Nasıl anlatılır bilmem ki… Kemter Dede ile 1969-1970 yıllarında rehberim vasıtası ile tanıştık. Terzi kalfası olarak çalıştığım yıllarda müstakil dükkân açmaya karar verdim. Dükkânı tuttuğum çarşıdaki esnafın hepsini tanıyorduk ama çok yakın değildik. Karşımdaki komşum da içine kapanık, kendi hâlinde, çok da dışarı ile alâkası olmayan, biraz da celâlî meşrepli bir zattı. Dükkânına gidip “Abi dedim, karşıdaki dükkânı ben tuttum, biz gerçi bir senedir bu mahalledeyiz ama sizinle tanışmak nasip olmadı, kusura bakmayın, geç oldu,” dedim. O da: “Kardeşim, ne bundan evvel sen buraya gelebilirdin ne de şimdi gelmeyebilirdin,” diye cevap verdi. Bu cevaptan çok etkilendim ve bu zat ile zamanla yakın arkadaş olduk. Sık sık sohbet etmeye, dinden imandan bahsetmeye başladık. Cenâb-ı Mevlânâ’dan bahsederken, “Bizi kara toprakların altında aramayınız. Biz bizi sevenlerin gönüllerindeyiz. Bizim söylediklerimizi size kim tekrar ederse biz ordayız,” sözlerini okumuştu. Daha evvel de Konya’ya yolum düşmüştü. Cenâb-ı Mevlânâ’nın türbesini ziyaret etmiştim. Hava soğuk ve karanlıktı, türbenin içi de soğuk ve karanlıktı, yanımdaki kişi de soğuk, ben de soğuk. O dostumuz: “Beni kara toprakların altında aramayın. Biz bizi sevenlerin gönlündeyiz. Bizim söylediklerimizi size kim tekrar eder ise biz oradayız,” deyince; haaaa! (dizine sertçe vurarak) Konya’ya ziyaretine gittiğim Konya’da değilmiş, dedim. Esas adresi O’nu seven, O’nu anlayan, O’nun söylediklerini tekrar eden kişiymiş. O’nun esas kabri… Oh be, ne güzel…

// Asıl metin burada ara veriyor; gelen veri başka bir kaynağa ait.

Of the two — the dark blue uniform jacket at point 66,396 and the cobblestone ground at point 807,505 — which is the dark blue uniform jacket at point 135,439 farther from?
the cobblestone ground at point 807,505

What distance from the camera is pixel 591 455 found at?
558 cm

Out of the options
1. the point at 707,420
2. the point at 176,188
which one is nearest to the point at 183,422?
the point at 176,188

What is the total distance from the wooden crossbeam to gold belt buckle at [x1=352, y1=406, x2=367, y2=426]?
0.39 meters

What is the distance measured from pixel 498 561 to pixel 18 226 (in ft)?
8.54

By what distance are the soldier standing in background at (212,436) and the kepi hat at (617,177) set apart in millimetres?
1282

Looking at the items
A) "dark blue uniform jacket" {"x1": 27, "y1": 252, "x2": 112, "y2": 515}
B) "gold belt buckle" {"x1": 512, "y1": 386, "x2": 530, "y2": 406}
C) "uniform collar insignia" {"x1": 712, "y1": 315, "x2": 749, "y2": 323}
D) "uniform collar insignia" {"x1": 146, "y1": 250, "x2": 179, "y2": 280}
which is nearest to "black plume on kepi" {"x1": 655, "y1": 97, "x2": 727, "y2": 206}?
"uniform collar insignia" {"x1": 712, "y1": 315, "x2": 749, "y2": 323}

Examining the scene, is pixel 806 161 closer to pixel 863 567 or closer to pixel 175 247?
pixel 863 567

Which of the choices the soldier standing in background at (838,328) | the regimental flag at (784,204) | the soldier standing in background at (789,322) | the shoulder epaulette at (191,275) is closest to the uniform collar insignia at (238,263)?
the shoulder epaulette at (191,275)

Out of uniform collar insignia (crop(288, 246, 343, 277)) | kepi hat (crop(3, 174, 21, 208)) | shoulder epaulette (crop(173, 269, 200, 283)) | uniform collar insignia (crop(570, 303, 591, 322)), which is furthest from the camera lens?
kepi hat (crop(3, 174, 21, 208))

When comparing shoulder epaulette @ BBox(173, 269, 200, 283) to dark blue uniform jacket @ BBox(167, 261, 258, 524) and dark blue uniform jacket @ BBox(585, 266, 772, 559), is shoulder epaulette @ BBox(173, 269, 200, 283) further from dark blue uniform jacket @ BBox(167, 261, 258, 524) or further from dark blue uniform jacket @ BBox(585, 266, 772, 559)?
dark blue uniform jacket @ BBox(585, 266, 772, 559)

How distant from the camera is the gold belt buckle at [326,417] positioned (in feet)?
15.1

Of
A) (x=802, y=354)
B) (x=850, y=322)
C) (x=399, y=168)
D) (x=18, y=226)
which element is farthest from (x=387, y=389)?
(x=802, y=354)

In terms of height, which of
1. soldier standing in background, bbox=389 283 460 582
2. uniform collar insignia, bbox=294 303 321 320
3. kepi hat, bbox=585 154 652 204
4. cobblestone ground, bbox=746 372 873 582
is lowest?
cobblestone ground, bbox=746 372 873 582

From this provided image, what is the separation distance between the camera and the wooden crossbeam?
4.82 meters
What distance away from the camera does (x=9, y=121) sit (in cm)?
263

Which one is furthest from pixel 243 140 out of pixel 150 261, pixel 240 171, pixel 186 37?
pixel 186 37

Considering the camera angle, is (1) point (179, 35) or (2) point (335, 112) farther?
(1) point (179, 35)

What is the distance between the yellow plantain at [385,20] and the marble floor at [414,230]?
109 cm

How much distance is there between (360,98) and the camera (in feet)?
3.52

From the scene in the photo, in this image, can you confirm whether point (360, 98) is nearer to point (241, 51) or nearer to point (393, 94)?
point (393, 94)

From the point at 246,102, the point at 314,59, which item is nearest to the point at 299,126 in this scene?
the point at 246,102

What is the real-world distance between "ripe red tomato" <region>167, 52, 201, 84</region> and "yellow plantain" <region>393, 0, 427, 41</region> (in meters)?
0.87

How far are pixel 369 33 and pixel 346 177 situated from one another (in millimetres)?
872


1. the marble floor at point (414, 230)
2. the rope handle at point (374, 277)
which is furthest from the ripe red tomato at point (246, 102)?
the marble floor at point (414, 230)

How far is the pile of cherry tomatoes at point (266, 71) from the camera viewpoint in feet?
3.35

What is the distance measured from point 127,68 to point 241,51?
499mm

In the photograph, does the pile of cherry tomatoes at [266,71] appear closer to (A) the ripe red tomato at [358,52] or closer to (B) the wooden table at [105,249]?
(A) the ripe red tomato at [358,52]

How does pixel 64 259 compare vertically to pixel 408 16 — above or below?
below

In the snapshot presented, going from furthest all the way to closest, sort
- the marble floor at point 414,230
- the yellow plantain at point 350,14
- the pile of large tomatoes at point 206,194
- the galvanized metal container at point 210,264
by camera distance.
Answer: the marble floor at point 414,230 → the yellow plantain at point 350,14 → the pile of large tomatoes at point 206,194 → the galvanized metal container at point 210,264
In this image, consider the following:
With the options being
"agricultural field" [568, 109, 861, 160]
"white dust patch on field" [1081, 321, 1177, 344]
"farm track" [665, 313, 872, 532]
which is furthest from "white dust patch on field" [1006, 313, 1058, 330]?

Rehberim gömlekçiydi. O zamanlar Soma’da Tercanlı madenci nüfusu yoğunluktaydı. Rehberim de madencilere gömlek diktiği için hepsini tanırdı. Kemter Dede de Tercanlı’ydı ve sık sık babası ile Soma’ya gelirdi. Rehberim de ehl-i beyt muhibbi olduğu için madenciler Kemter Dede ile tanıştırmışlar. O zamanlar Kemter Dede kırklı yaşlarındaydı, ben ise yirmi dokuz yaşındaydım. İlk karşılaşmamız rehberimin dükkânında olmuştu. Yanında babası vardı, saz çalıp coşmuştu. Kemter Dede sürekli hânedân-ı ehl-i beytten bahsederdi. İlk karşılaşmamızda hemen kanım kaynamıştı Kemter Dede’ye. Hatta mürşidime intisab etmeden önce Kemter Dede’ye intisab etmeyi düşünmüştüm. İkinci karşılaşmamızda kendisini babası ile evimizde misafir etme şerefeni nail olduk.
Mürşidim ile zahiren tanışmasak da rehberim vasıtası ile haberdardık birbirimizden. Rehberim öyle muhabbetle bahsetmişti ki, görmeden sırılsıklam âşık olmuştum, hem kendisine hem ailesine. Dükkânlarımız karşı karşıya olduğu için her gelene “Acaba o mu geldi? Leyla mı geldi?” diye bakardım.
Sonra rehberim evini, dükkânını satıp İstanbul’a taşındı büyük bir aşk ile. Sanki birisi gelip eliyle ağzımı burnumu kapatmış, nefes alamıyorum. O gidince ben de duramadım ve gayrı ihtiyari burada buldum kendimi. Taşradan İstanbul’a göçmek kolay değil. Ekonomik olarak müthiş bir fark var. O zamanlar insanlar akın akın Almanya’ya çalışmaya gidiyorlardı. Türkiye’nin fakirlikten, işsizlikten kıvrandığı zamanlardı. Onların işi çok daha zordu. Eşlerini, çocuklarını bırakıp hiç bilmedikleri yerlere çok zor şartlar altında, dil bilmeden, horlanarak darlanarak çalışmaya gittiler. Onların işi çok daha zordu.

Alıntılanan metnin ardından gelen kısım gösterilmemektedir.